Venezuela

Las relaciones internacionales en Venezuela, ¿una historia de éxito o fracaso?

Por Francisco González/ Internacionalista, investigador de Caleidoscopio Humano y líder emergente de MonitorDescaVe

(31-01-2024) Venezuela, por su privilegiada posición geográfica, basta cantidad de recursos naturales y un clima cálido, fue durante décadas un “hub” de las relaciones internacionales entre el norte y el sur.

España usaba con frecuencia puertos venezolanos para su comercio entre toda la América Hispana y Europa y, siglos después, trasnacionales y aerolíneas veían, en Venezuela, un aliado indispensable para el comercio internacional.

La década dorada de la democracia venezolana, durante la última mitad del siglo XX, representó la consolidación de Venezuela como potencia regional en América, llegando a ser la segunda mayor economía de Sudamérica, la tercera de Latinoamérica y la quinta del continente.

La llegada del chavismo al poder significó un cambio radical en los aliados internacionales de Venezuela. Las relaciones norte – sur, es decir, de naciones desarrolladas para con Venezuela, fueron pronto desplazadas por relaciones sur – sur, esa que ocurre entre dos -o más- naciones en vías de desarrollo.

Naciones como Nicaragua, Cuba, Haití e Irán pronto se convertirían en grandes aliadas de la Venezuela chavista. Aunque hubo pocas rupturas abruptas, muchos países que tradicionalmente habían tenido buenas relaciones con Venezuela, como Canadá, el Reino Unido y Finlandia, comenzaron a marcar distancia.

Con el ascenso del madurismo al poder, las relaciones diplomáticas de Venezuela se han visto gravemente perjudicadas. En la última década, poderosos países han roto de manera indefinida sus relaciones con Venezuela. Estados Unidos, por ejemplo.

Algunas causas de estos quiebres reposan en el espiral de problemas internos que han surgido en el país en el marco de la Emergencia Humanitaria Compleja que atraviesa, que incluye una grave crisis de derechos económicos, sociales, culturales y ambientales (DESCA) que han hecho cuesta arriba la vida en Venezuela para nacionales y extranjeros.

Un turbulento escenario político acompaña a la crisis que, junto a factores como el desempleo y la delincuencia, han desencadenado una diáspora migratoria de casi ocho millones de personas.

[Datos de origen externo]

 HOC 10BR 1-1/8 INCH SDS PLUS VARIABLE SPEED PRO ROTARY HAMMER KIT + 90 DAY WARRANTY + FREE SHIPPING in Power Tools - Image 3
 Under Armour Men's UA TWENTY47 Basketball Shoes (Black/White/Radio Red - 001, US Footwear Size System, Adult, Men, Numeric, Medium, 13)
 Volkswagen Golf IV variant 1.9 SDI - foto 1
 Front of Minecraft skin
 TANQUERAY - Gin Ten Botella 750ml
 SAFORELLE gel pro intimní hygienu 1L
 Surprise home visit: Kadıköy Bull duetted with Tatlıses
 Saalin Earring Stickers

Los principales países receptores, ahogados en su propia pobreza, han sido incapaces de asumir los costos de la migración venezolana.

Aunque la comunidad internacional ha activado mecanismos de presión para lograr solventar la grave crisis del país, ningún método ha sido del todo efectivo. Sanciones, grupos de contacto, mesas de negociación y visitas diplomáticas han, uno tras otro, resultado en totales fracasos.

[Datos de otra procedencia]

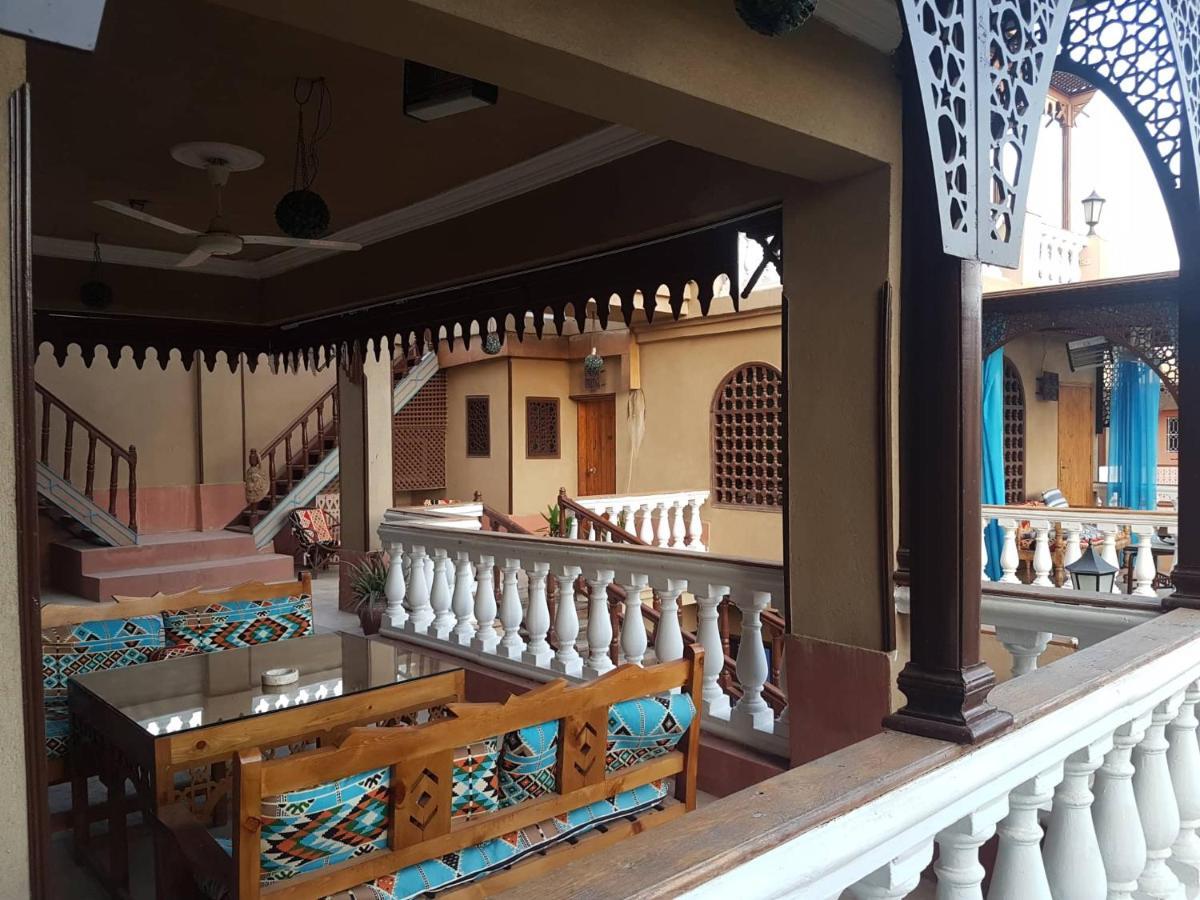 Villa Nile House Louxor Extérieur photo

Aunque ello pareciera ser una muestra del evidente fracaso de las relaciones internacionales, una mirada desde el otro extremo del tablero vería un gran éxito en que, gracias a sólidos aliados en todo el mundo, el gobierno de turno ha logrado mantenerse en el poder.

Para los defensores de la democracia, la libertad y el respeto a la dignidad humana, el pésimo empleo de las relaciones internacionales en Venezuela ha condenado a una próspera nación a una crisis inexcusable.

Solo queda admitir que, sin lugar a dudas, es indispensable el apoyo, el reconocimiento y el visto bueno de la comunidad internacional, pero la experiencia nos demuestra que la crisis que aqueja a los venezolanos solo podrá ser solucionada por los venezolanos.